- Opening Delimiter -
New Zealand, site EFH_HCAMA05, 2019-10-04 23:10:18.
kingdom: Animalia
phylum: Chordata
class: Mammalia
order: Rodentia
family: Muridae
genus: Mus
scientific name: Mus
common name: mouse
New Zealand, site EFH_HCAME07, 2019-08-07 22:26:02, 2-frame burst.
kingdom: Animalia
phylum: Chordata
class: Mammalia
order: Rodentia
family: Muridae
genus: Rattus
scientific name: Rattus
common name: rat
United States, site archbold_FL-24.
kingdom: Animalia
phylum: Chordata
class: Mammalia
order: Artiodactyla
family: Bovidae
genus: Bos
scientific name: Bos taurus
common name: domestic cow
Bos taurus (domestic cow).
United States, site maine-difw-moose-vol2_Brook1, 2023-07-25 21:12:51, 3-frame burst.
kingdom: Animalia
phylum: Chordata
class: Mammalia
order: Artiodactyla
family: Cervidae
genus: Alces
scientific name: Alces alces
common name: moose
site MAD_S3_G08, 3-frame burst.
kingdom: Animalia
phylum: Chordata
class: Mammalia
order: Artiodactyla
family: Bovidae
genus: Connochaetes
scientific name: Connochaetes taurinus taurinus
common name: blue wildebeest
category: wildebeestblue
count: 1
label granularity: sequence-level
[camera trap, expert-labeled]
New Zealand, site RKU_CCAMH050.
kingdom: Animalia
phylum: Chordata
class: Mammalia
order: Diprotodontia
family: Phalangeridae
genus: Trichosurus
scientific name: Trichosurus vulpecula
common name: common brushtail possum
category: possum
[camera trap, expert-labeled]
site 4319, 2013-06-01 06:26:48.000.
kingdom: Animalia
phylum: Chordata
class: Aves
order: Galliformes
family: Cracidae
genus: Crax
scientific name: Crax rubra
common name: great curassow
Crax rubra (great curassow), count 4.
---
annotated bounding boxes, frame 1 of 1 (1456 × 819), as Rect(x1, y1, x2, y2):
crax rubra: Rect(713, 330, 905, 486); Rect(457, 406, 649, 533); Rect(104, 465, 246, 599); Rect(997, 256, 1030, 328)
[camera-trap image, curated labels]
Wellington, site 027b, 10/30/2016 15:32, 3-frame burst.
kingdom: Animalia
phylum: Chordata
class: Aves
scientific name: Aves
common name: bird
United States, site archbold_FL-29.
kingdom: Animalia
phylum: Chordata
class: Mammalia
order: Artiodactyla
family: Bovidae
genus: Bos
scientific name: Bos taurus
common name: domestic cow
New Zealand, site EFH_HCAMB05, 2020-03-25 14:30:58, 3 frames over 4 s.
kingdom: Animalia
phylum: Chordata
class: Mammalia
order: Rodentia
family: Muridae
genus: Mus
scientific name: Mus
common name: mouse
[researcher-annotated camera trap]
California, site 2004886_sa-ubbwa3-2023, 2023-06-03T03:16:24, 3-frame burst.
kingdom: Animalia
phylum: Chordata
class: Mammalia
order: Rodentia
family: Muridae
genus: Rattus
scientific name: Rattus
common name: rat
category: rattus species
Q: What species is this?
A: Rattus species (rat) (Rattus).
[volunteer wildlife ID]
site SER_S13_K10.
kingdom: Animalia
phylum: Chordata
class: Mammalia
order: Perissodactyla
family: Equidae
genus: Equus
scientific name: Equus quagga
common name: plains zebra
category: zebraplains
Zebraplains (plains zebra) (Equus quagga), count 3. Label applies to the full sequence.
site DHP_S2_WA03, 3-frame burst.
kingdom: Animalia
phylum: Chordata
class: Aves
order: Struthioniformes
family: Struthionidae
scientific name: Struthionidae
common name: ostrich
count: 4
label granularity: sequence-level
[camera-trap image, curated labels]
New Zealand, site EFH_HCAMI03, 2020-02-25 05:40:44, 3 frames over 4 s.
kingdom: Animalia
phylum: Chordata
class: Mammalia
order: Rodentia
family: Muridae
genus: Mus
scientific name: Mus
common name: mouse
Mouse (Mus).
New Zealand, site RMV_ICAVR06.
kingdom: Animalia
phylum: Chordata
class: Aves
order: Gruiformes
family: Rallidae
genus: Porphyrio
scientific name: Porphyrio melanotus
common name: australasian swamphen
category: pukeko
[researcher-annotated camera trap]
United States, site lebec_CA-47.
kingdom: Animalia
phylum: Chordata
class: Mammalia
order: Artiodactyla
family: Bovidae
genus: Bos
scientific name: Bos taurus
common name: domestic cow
- Closing Delimiter -
What to work on:
For the word "moose", return every line of the records that holds it.

Task solution:
United States, site maine-difw-moose-vol2_Brook1, 2023-07-25 21:12:51, 3-frame burst.
common name: moose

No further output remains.